*WORK ORDER:*
Your answer should be the exact lines of the data below from the one containing "Nuisette transparente noire" through the one containing "Uncle Frank Pintucked Dress - Parrot"; please include nothing else.

*LISTED RECORDS:*
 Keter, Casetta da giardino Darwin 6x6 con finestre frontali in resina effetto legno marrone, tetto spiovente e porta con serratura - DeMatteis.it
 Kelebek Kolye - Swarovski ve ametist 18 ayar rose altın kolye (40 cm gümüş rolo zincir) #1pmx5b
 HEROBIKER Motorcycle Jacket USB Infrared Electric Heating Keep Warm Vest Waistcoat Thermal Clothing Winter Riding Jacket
* * *
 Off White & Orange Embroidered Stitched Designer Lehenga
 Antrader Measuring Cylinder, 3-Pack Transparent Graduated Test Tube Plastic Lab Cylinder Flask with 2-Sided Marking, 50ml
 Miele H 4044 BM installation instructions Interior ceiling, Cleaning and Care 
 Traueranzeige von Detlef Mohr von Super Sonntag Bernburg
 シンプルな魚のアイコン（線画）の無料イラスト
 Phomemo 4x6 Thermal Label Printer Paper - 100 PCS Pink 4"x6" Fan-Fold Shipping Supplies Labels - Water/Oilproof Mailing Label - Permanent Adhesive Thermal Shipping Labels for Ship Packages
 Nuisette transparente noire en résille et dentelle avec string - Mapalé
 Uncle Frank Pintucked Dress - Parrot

*SOLUTION TO THE PROBLEM:*
 Nuisette transparente noire en résille et dentelle avec string - Mapalé
 Uncle Frank Pintucked Dress - Parrot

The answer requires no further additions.